Cyber crime is one of the fastest growing areas of crime. Our daily lives, economic growth, and national security depend on a stable, safe, and resilient cyberspace. We rely on this vast array of networks to communicate and travel, power our homes and run our economy. Yet cyber crimes have increased over the last decade, exposing sensitive personal and business information, disrupting critical operations, and imposing high costs on the economy. More and more criminals are exploiting the speed, convenience and anonymity that modern technologies offer in order to commit a diverse range of criminal activities. These include attacks against computer data and systems, identity theft, as well as the deployment of viruses, and various email scams such as phishing. Additionally, the threat of terrorism forces authorities to address security vulnerabilities related to information technology infrastructure such as power plants, electrical grids, information systems and the computer systems of government and major companies. Cyber crime even encompasses the realms of cyber bullies and cyber predators.
Although cyber crime is a serious concern, learning about the risks is the first step to protecting yourself. Explore the information below to learn more about what you can do to stay safe online.
Before Cyber Attack
While cyber crime encompasses a number of different areas, there are steps you can take to protect yourself and your family before an incident occurs.
Use and regularly update antivirus and antispyware software on all your electronic devices. Keep your internet browsers up to date. Only connect to the Internet over secure, password protected networks. Do not click on links or pop-ups, open attachments, or respond to emails from unknown individuals.
If you are bullied online or on your phone, ignore it. Bullies look for a response, and ignoring it will help it to stop. Block or delete any cyber bullies from your social media profiles. Stand up for others being bullied. Bullies will usually stop if another person steps in to stop it. If you are a parent, talk to your kids about cyber bullying and its effects. Teach your children good online etiquette and be a good example to them.
Never share your personal information with someone you don’t know. Do not post personal information, such as your phone number or email address on social media sites. Do not meet with people in person with whom your only contact has been online. Avoid any sort of sexual talk online. Use privacy settings to restrict who can see your online profile.
During Cyber Attack
The following are immediate actions to take if you encounter instances of cyber crime:
Check to make sure the software on all of your systems is up-to-date. Run a scan to make sure your system is not infected or acting suspiciously. If you find a problem, disconnect your device from the Internet and perform a full system restore.
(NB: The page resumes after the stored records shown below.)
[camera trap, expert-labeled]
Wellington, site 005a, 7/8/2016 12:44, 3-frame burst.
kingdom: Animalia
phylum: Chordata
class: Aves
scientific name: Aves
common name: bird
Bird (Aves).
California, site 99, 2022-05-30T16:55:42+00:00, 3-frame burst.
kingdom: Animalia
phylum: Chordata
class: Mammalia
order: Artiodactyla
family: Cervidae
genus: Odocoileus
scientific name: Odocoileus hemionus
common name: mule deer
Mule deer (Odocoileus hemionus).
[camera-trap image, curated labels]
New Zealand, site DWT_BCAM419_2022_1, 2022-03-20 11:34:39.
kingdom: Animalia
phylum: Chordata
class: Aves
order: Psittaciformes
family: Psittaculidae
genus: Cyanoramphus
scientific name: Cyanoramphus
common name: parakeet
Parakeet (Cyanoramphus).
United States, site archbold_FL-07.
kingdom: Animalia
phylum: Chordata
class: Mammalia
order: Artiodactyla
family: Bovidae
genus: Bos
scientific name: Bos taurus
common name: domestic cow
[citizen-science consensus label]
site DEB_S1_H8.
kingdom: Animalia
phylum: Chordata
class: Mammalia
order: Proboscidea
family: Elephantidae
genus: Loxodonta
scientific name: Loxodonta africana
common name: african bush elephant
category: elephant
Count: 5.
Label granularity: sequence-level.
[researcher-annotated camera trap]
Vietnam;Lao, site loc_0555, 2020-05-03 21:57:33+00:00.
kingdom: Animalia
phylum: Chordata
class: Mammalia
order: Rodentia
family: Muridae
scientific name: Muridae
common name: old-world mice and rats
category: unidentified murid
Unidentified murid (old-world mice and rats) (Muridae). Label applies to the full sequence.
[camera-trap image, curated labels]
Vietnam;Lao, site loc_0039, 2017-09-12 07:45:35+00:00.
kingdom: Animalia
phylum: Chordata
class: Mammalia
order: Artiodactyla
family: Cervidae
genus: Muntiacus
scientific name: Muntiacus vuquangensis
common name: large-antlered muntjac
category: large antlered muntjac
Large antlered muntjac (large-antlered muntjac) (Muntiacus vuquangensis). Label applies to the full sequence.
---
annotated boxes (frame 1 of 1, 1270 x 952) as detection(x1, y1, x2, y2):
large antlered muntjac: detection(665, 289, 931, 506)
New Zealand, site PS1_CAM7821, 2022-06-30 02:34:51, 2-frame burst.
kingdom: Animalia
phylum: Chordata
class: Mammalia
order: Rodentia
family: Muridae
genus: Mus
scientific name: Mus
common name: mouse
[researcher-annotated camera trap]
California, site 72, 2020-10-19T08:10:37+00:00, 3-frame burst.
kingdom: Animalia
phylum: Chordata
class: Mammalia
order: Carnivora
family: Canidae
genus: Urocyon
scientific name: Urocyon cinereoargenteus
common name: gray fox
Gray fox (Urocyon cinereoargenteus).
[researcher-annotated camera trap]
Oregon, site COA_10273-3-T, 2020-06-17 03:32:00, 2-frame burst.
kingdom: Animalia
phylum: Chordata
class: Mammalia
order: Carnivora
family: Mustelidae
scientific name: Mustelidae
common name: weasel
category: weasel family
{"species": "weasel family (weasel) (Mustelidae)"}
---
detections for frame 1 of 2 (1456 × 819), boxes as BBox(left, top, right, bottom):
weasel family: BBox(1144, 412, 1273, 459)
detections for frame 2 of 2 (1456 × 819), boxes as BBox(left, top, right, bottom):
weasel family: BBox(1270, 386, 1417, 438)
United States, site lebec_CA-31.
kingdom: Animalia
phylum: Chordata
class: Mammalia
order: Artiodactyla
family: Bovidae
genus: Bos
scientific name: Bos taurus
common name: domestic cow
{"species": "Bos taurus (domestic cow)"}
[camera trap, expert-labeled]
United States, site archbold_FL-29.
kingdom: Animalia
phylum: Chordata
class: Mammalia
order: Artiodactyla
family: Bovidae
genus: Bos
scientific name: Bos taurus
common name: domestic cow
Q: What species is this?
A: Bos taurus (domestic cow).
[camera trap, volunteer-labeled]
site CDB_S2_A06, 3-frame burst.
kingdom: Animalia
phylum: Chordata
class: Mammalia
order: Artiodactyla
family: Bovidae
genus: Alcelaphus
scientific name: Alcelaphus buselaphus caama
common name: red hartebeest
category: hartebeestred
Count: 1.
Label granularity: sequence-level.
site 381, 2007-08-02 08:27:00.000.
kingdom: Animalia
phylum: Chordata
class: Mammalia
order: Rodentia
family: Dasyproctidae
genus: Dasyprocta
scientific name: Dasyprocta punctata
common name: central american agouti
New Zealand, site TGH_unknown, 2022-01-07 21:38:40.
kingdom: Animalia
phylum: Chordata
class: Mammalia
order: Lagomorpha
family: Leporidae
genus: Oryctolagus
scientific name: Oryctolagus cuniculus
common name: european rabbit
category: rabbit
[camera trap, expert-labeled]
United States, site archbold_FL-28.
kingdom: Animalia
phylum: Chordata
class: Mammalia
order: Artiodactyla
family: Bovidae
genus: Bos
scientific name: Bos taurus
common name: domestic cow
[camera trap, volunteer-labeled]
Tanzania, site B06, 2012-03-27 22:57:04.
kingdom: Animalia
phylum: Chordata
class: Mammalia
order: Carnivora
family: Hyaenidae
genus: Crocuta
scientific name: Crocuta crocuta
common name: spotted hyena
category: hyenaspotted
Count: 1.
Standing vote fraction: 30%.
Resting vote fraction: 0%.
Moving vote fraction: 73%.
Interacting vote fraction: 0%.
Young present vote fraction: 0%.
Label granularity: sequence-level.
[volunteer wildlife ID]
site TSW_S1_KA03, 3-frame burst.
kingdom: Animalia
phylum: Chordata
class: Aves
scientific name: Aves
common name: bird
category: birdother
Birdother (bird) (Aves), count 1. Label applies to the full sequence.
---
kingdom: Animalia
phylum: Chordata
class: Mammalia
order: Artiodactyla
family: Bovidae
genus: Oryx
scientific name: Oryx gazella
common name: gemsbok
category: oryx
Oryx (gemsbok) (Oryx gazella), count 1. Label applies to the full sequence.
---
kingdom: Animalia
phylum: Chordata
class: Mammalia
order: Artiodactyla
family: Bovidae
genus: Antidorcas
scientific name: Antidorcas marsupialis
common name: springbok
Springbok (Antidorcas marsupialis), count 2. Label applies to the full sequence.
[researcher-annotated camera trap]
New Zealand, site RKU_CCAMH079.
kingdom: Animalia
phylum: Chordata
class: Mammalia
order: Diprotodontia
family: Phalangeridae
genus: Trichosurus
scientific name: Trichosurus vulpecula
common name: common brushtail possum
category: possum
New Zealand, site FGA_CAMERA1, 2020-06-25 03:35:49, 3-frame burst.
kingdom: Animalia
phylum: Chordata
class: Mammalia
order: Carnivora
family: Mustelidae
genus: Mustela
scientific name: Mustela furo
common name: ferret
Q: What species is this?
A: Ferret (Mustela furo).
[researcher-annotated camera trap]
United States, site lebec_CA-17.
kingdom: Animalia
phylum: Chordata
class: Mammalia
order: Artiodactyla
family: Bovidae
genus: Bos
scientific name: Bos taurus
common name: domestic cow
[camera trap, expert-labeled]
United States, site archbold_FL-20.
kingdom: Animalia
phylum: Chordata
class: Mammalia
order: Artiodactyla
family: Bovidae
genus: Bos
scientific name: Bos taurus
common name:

Report the bully to an adult or other authority. While fear may make it difficult to report the problem, talking to someone about it will help it stop. Block or delete the bully from any social media or other types of contact. Do your best to ignore instances of bullying.
Immediately cease contact with the individual. Report the incident to local law enforcement.
Immediately change all passwords; financial passwords first. If you used the same password for multiple resources, make sure to change it for each account, and do not use that password in the future. If you believe the compromise was caused by malicious code, disconnect your computer from the Internet.
After Cyber Attack
There are steps you can take after an incident of cyber crime to help prevent becoming a victim a second time.
File a report with the local police so there is an official record of the incident. Report online crime or fraud to your local United States Secret Service (USSS) Electronic Crimes Task Force or the Internet Crime Complaint Center. If your PII was compromised, consider other information that may be at risk. Depending what information was stolen, you may need to contact other agencies, such as the Social Security Administration. For further information on preventing and identifying threats, visit US-CERT’s Alerts and Tips page.
Make sure you report the bullying to authorities. Do your best to avoid the bullies in the future. Talk about the issue with your parents or other adults. They can assist you in stopping the problem and help you cope.
Make sure to file a report with your local police department. If the victim was a child, also report the incident to the National Center for Missing and Exploited Children. Take steps in the future to protect your personal information (see before tab).